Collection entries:
--------------------------------
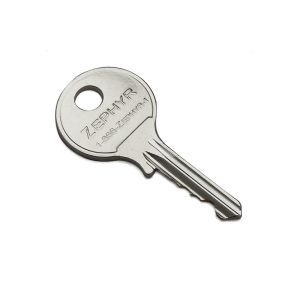 Control Key - Built in Combination Lock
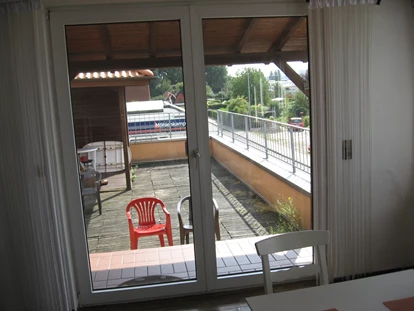 Monteurwohnung - TV - Deutschland - Tolle große Dachterrasse - Monteurwohnung Bremerhaven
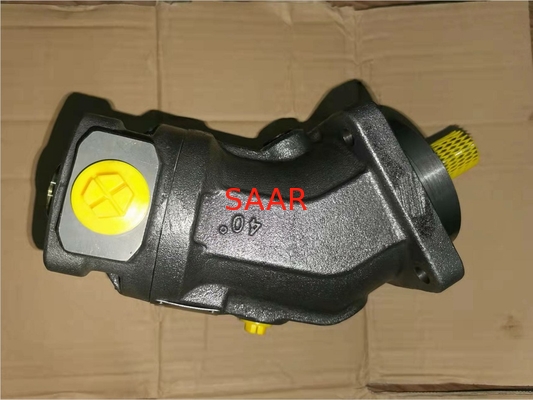 Μοτέρ σταθερού αξονικού εμβόλου Rexroth R902193954 A2FM23/61W-VPB040 Μοτέρ υψηλής πίεσης για όλες τις χρήσεις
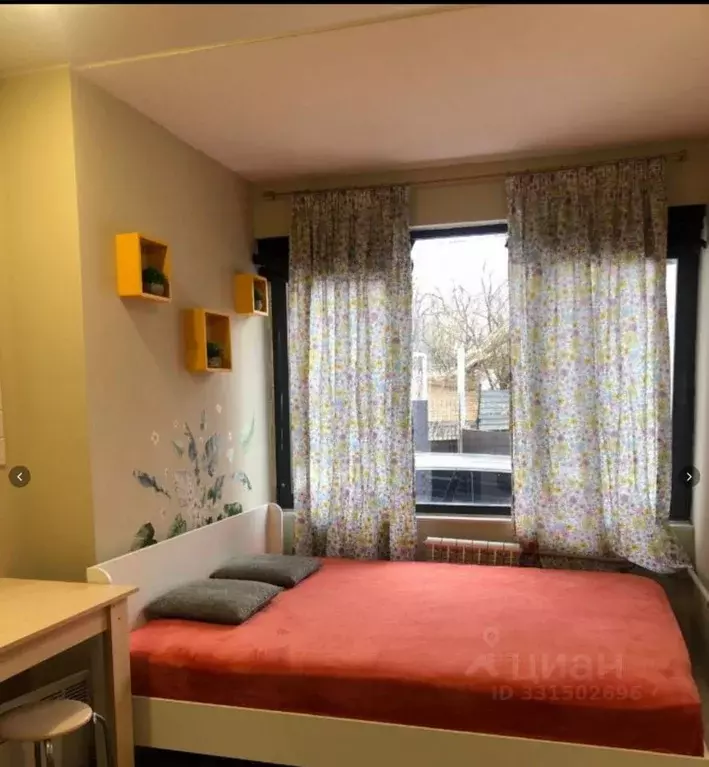 Студия Москва Подъемная ул., 14С25 (14.5 м) - Фото 2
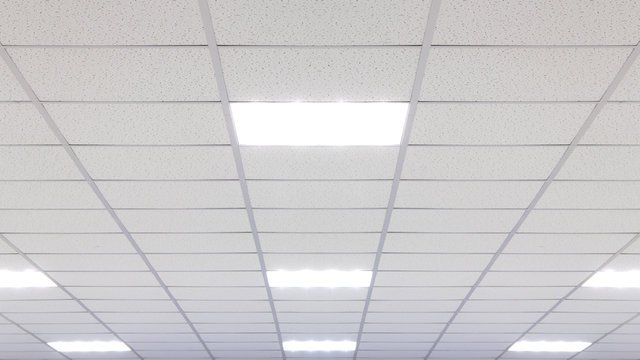 Потолок Армстронг 600х1200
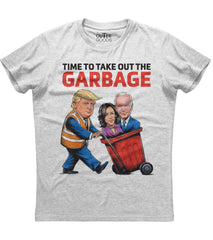 Time To Take Out The Garbage T-Shirt (O)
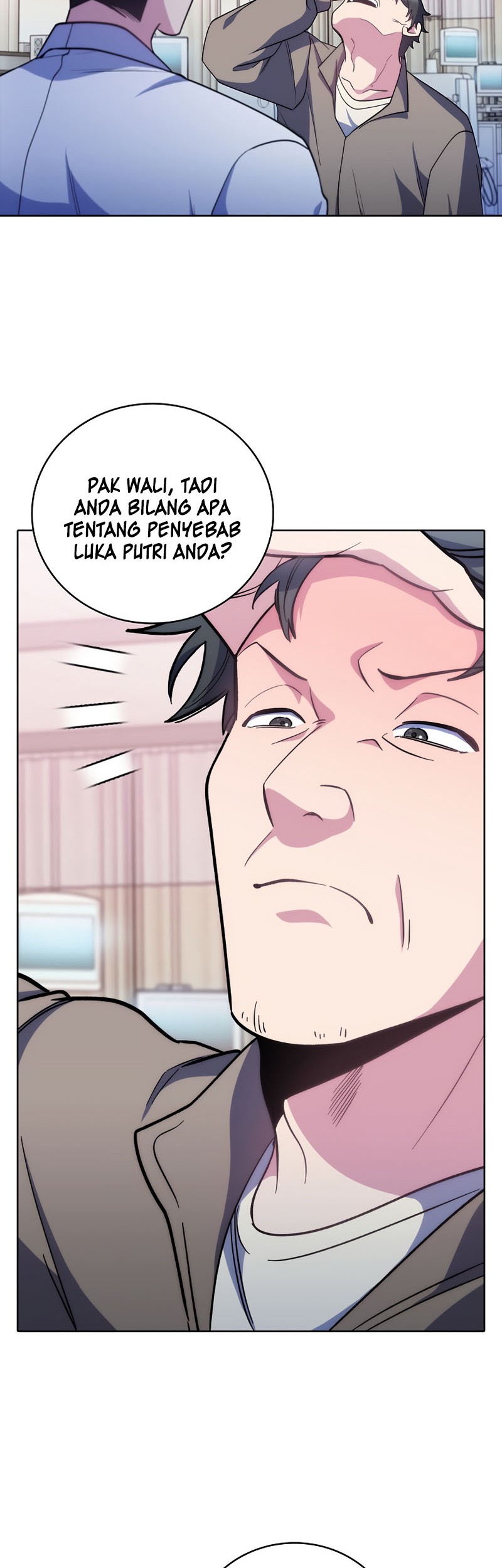 Level-Up Doctor chapter 37 halaman 43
--------------------------------
_PROBLEM TO SOLVE:_
The entries should be reproduced word for word, pictures omitted.

_TASK RESULT:_
 Control Key - Built in Combination Lock
 Monteurwohnung - TV - Deutschland - Tolle große Dachterrasse - Monteurwohnung Bremerhaven
 Μοτέρ σταθερού αξονικού εμβόλου Rexroth R902193954 A2FM23/61W-VPB040 Μοτέρ υψηλής πίεσης για όλες τις χρήσεις
 Студия Москва Подъемная ул., 14С25 (14.5 м) - Фото 2
 Потолок Армстронг 600х1200
 Time To Take Out The Garbage T-Shirt (O)
 Level-Up Doctor chapter 37 halaman 43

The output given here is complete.